Whatever runs from the line with "kingdom: Animalia" to the end of the records below must be copied exactly, with nothing else included.

Records for the exercise =>

┌──

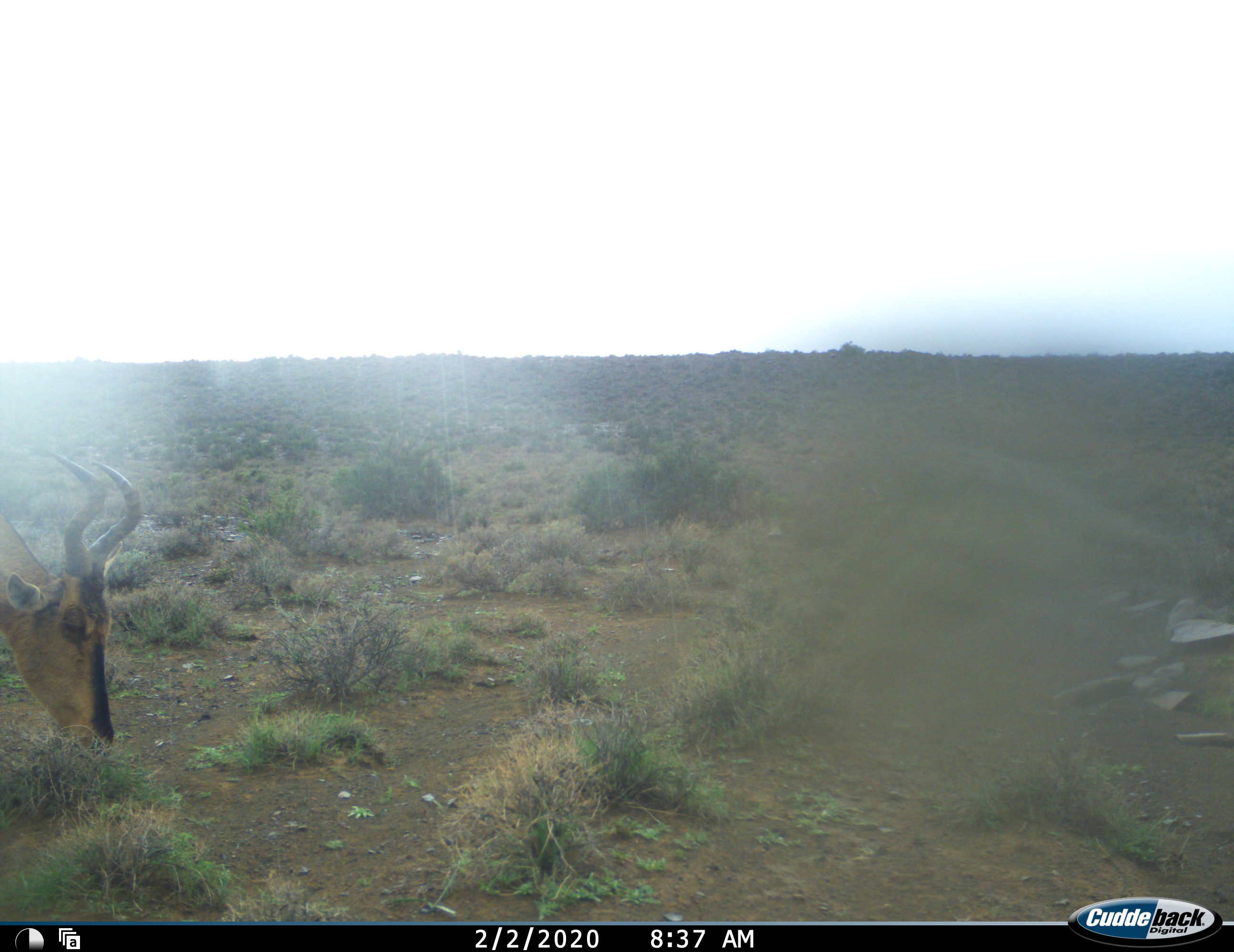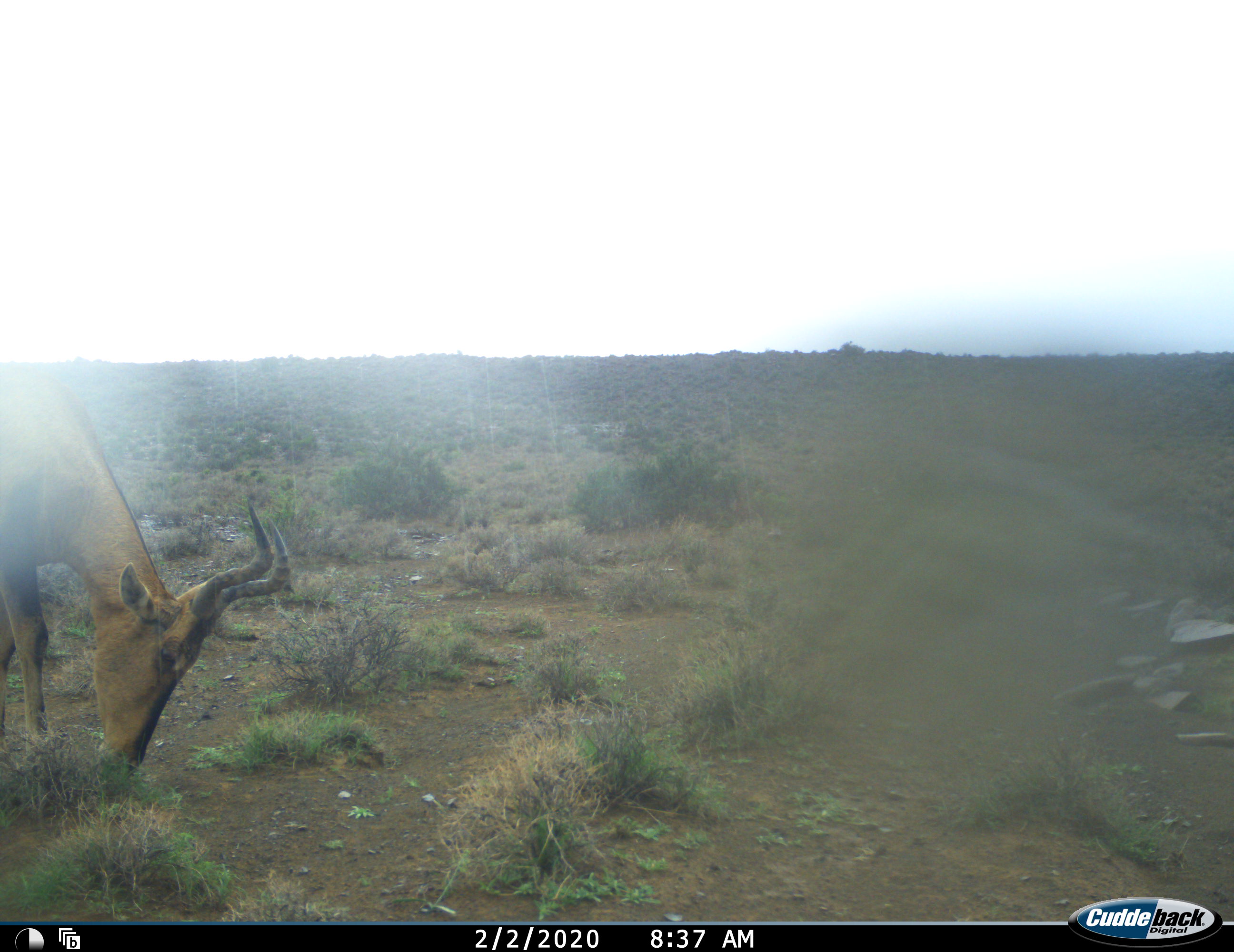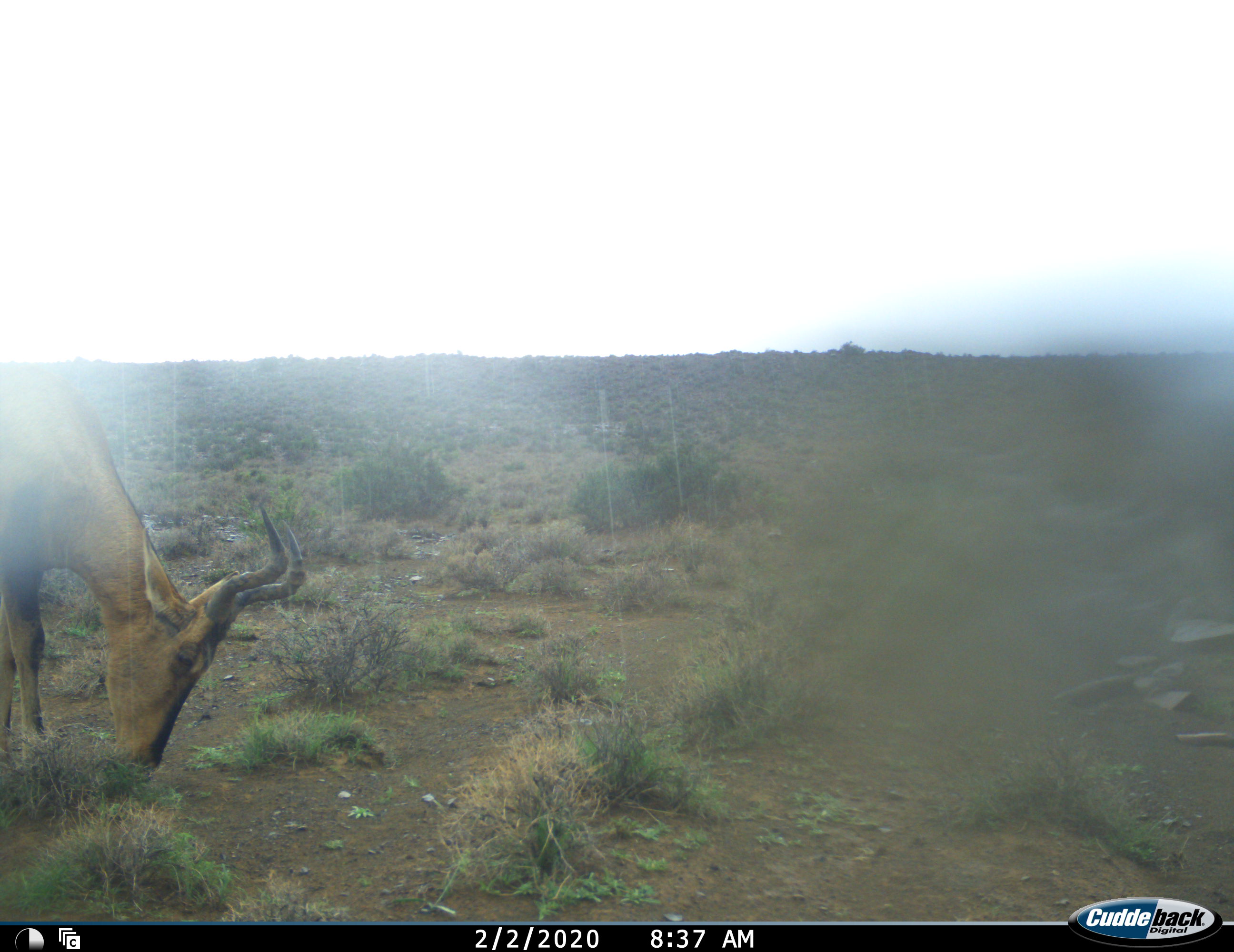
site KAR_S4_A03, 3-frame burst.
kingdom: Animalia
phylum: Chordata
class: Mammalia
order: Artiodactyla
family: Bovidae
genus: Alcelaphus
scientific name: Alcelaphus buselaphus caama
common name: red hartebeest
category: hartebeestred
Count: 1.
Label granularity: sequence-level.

└──

Task output =>
kingdom: Animalia
phylum: Chordata
class: Mammalia
order: Artiodactyla
family: Bovidae
genus: Alcelaphus
scientific name: Alcelaphus buselaphus caama
common name: red hartebeest
category: hartebeestred
Count: 1.
Label granularity: sequence-level.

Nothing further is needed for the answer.